Yes he's won 16 slams. Yes he's won ALL 4 slams, something few players have achieved. Yes he has a wife and a couple of little Rogerlings. And yes he could pack up his kit, walk away into the sunset and still be regarded as the greatest man to have graced a tennis court. While these are some of the reasons that have incited 'when will Roger retire' speculation, the case for him continue is far far stronger.
Thankfully, for now, he doesn't sound like he is ready to walk away. But boy does he have a fight on his hands.
A certain Novak Djokovic has gone from brittle to braveheart over the last year and has built himself a blood pump stronger than Rafael Nadal's- which is more than scary, considering Nadal's is made up of a high grade titanium alloy.
So now he has to get past two warriors. Still, he likes playing Djokovic more than he does Nadal, and he beat him in a Roland Garros semi last year and lost narrowly in New York.
All this leads up neatly to the quote from Moneyball.
Why analyze it numerically? Surely, after their gut busting battles in Melbourne, these three men and their fairly substantial supporting acts led by Andy Murray have made tennis bigger than us; bigger than numbers, and certainly at the moment, bigger than most other sport. Roger Federer is one of the three. Why should he go? Why should he go when he is part of a script that will be read, cited and talked about years to come.
As a recent article I read so succinctly pointed out- when these three play each other, it is almost as if they don't care about who wins. The court somehow rises above the arenas they grace and the most important thing in their minds seems to be how they can better the previous point- cue rally after rally of astonishing hitting, rally after rally of epic grandeur, rally after rally of eye watering physical brutality- a sustained pushing to the limit of skills and endurance- every match is like Jimmy Page playing the Stairway crescendo- without all the build up- from start to finish.

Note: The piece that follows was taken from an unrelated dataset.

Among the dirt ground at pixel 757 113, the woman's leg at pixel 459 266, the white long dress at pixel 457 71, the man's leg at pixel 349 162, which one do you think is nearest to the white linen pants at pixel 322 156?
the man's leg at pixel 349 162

Some think that Federer might retire after the 2012 Olympics, especially if he wins it; that he may not be around for the U.S Open. When asked how he was feeling after the loss to Nadal in Melbourne this is what he said "I'm feeling fresh, I'm feeling fit and ready for the season." The business of writing about sport involves speculating. The wild ones usually sell more papers.
Surely Federer retiring is a topic that needs to be put aside.
Don't we all want him to be around for a long long time?
There is another poignant moment in Moneyball where Billy Beane, played by Brad Pitt says "I'm not in it for the records. If we don't win the last game of series they will erase us."
Roger Federer has not won the last match in a grand slam for over two years. For someone who had won sixteen of those over five, the numbers probably hit hard.
Till he wins another one there will be speculation of his departure.
I'll tell you what though. Somewhere deep in the recesses of his mind or perhaps on the surface (though it doesn't seem to show), Roger Federer will want to beat Rafael Nadal on the Paris clay.
Nadal stripped him off his Wimbledon crown, on that hallowed grass that he glided and danced on with such effortless poise, ruthlessly dismantling victims like an assassin who doesn't believe in spilling blood.
Sometime in the future, if they ever make a movie about this Golden Age of men's tennis, Federer will want a music score similar to that one in Moneyball. The haunting sounds of the piano with the crackling radio commentary rising above the tear inducing music "…and Roger Feder has beaten Rafael Nadal at the French Open. I cannot explain the scenes here. Federer is flat on the floor, covered in the red mud, surely trying to understand what he has just done."
"His achievement is beyond the stats; the numbers…"
Close up of Federer's watery eyes.
Fade scene.
Closing credits to more haunting music.